Anxiety About Your Relationship Doesn’t Mean It’s Done
Let’s talk anxiety. And relationships. And anxiety in relationships (that’s more accurate, actually).
You should know by now that anxiety is something we love to focus on and work with clients on. You should also know that relationships are something we love to focus on and work on with clients. Wouldn’t it make sense that we end up combining the two?
Here’s the deal.
If you’re dealing with or struggling with anxiety, then it’s important that you have an idea of what is exacerbating it. Of course, there are a variety of factors (such as thoughts, food, behavior) that play a part, and when people come into counseling, they tend to focus on those things (especially thoughts and behavior).
And there’s nothing wrong with that.
At the same time, one important factor that’s often overlooked during this counseling process is relationships.
Interestingly enough (and less well known), anxiety can be a sign of a relationship that is struggling and/or one partner’s needs going unmet. It might be related to attachment, trauma, personality traits, or genetic predispositions. No matter what the reason, it’s still there. It’s not that your relationship is the sole cause of anxiety (there are plenty of relationships that aren’t healthy, but partners aren’t suffering through anxiety), but it might be worth thinking about.
If you’re a person who deals with anxiety and aren’t sure if your relationship is exacerbating the symptoms (or even if your relationship is at the core of the symptoms), then it’s time to reflect a little bit. You might start to pay attention to when you do and don’t feel anxious. You might start to log what you eat, how much you sleep, and your exercise schedule to see when anxiety pops up and what correlations exist (if any). You can check in to see how frequently you’re feeling anxious and whether it’s debilitating or a nuisance. You might also pay attention to your thoughts - are they feeding into anxiety (i.e. “I never get anything right,” “oh my gosh, what if this happens?!”) or are they present-moment focused?
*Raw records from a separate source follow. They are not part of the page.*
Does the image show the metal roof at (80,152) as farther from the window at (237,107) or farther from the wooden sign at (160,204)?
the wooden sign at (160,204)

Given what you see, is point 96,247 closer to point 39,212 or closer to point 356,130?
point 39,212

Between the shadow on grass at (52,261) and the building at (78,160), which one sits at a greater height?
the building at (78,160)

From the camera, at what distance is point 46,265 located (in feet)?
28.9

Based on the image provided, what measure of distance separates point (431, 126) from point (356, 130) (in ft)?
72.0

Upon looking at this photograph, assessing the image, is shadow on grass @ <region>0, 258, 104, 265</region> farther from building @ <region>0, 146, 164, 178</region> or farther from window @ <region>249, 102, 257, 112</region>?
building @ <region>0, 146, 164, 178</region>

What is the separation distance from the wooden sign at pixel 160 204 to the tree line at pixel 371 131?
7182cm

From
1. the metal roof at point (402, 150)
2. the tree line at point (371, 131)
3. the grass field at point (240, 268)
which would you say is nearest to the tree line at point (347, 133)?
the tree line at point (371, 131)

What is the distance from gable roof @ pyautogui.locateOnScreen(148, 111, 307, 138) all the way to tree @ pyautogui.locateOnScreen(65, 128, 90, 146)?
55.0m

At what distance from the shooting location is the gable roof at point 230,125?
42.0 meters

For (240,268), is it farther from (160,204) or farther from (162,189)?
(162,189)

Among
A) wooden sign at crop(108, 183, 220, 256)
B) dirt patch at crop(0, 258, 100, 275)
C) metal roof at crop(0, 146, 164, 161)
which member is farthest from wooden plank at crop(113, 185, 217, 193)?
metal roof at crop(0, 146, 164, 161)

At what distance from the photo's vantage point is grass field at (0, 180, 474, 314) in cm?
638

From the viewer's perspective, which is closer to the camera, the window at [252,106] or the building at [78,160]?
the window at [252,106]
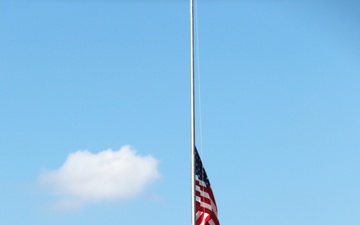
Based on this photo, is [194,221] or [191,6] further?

Little note about thoughts. The general consensus is that thoughts focused in the past feed into depression and thoughts focused in the future feed into anxiety. That’s the short version (there’s more nuance than that).
*Keep in mind that some level of anxiety is normal and expected. There’s a point when it becomes too much, but every person will experience anxiety at some point in their life.
If you’ve been tracking and checking for patterns, you might then start to asses your relationship. How safe, supported, comfortable you feel. How connected, cherished, and loved you feel. How well (or not well) your conflict discussions (read: fights) go. Any number of things, really.
From there, you may speak up and the relationship rights itself, or you may reach out to a local couples counselor (ahem) :) and set something up. Anxiety is a beast and if it’s something that can be addressed through another avenue (i.e. relationship counseling), then it’s worth it to try.